■ **Task to carry out**: Reproduce all of the records below word for word, keeping each line unchanged.

(Collection entries)
-.-.-

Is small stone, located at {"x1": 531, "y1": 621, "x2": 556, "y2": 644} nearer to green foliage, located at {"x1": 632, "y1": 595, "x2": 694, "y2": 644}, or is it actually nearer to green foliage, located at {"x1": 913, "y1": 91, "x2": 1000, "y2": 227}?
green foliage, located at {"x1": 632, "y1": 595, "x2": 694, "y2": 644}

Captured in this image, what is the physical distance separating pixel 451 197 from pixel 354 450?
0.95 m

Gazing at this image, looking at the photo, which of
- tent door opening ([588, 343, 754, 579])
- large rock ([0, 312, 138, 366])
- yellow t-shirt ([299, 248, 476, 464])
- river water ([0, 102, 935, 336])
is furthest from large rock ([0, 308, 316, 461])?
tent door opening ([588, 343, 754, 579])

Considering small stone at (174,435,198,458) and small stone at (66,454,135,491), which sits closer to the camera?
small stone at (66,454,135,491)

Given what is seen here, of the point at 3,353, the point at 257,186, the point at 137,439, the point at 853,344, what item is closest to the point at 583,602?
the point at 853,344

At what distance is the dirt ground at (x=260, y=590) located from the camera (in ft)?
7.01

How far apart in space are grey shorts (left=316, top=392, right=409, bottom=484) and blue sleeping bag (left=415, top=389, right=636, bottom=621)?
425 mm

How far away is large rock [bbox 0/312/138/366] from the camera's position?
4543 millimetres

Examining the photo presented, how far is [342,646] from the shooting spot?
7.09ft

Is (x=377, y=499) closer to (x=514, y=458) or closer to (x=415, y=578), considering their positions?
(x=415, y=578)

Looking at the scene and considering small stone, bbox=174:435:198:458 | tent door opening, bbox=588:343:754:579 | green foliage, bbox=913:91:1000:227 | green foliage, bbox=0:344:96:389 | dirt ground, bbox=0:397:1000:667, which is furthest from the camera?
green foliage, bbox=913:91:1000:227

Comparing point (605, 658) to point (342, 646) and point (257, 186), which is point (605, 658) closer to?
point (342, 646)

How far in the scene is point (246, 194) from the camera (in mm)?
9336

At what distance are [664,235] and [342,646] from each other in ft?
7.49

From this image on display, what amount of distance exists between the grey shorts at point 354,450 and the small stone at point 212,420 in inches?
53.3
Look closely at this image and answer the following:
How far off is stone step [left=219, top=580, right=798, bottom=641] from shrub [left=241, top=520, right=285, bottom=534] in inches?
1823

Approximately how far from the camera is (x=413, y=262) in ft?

-.-.-

■ **Task output**:
Is small stone, located at {"x1": 531, "y1": 621, "x2": 556, "y2": 644} nearer to green foliage, located at {"x1": 632, "y1": 595, "x2": 694, "y2": 644}, or is it actually nearer to green foliage, located at {"x1": 913, "y1": 91, "x2": 1000, "y2": 227}?
green foliage, located at {"x1": 632, "y1": 595, "x2": 694, "y2": 644}

Captured in this image, what is the physical distance separating pixel 451 197 from pixel 354 450?
0.95 m

Gazing at this image, looking at the photo, which of
- tent door opening ([588, 343, 754, 579])
- large rock ([0, 312, 138, 366])
- yellow t-shirt ([299, 248, 476, 464])
- river water ([0, 102, 935, 336])
is furthest from large rock ([0, 308, 316, 461])?
tent door opening ([588, 343, 754, 579])

Considering small stone at (174,435,198,458) and small stone at (66,454,135,491), which sits closer to the camera?
small stone at (66,454,135,491)

Given what is seen here, of the point at 3,353, the point at 257,186, the point at 137,439, the point at 853,344, what item is closest to the point at 583,602?
the point at 853,344

At what distance is the dirt ground at (x=260, y=590) located from the camera (in ft)?
7.01

How far apart in space are grey shorts (left=316, top=392, right=409, bottom=484) and blue sleeping bag (left=415, top=389, right=636, bottom=621)?
425 mm

How far away is large rock [bbox 0/312/138/366] from the camera's position?
4543 millimetres

Examining the photo presented, how far is [342,646] from the shooting spot?
7.09ft

Is (x=377, y=499) closer to (x=514, y=458) or closer to (x=415, y=578), considering their positions?
(x=415, y=578)

Looking at the scene and considering small stone, bbox=174:435:198:458 | tent door opening, bbox=588:343:754:579 | green foliage, bbox=913:91:1000:227 | green foliage, bbox=0:344:96:389 | dirt ground, bbox=0:397:1000:667, which is furthest from the camera?
green foliage, bbox=913:91:1000:227

Comparing point (605, 658) to point (342, 646) and point (257, 186), which is point (605, 658) closer to?
point (342, 646)

How far in the scene is point (246, 194) from the camera (in mm)?
9336

At what distance are [664,235] and [342,646] from each other in ft?
7.49

From this image on display, what amount of distance exists between the grey shorts at point 354,450 and the small stone at point 212,420 in inches?
53.3
Look closely at this image and answer the following:
How far off is stone step [left=219, top=580, right=798, bottom=641] from shrub [left=241, top=520, right=285, bottom=534] in inches?
1823

Approximately how far from the camera is (x=413, y=262) in ft?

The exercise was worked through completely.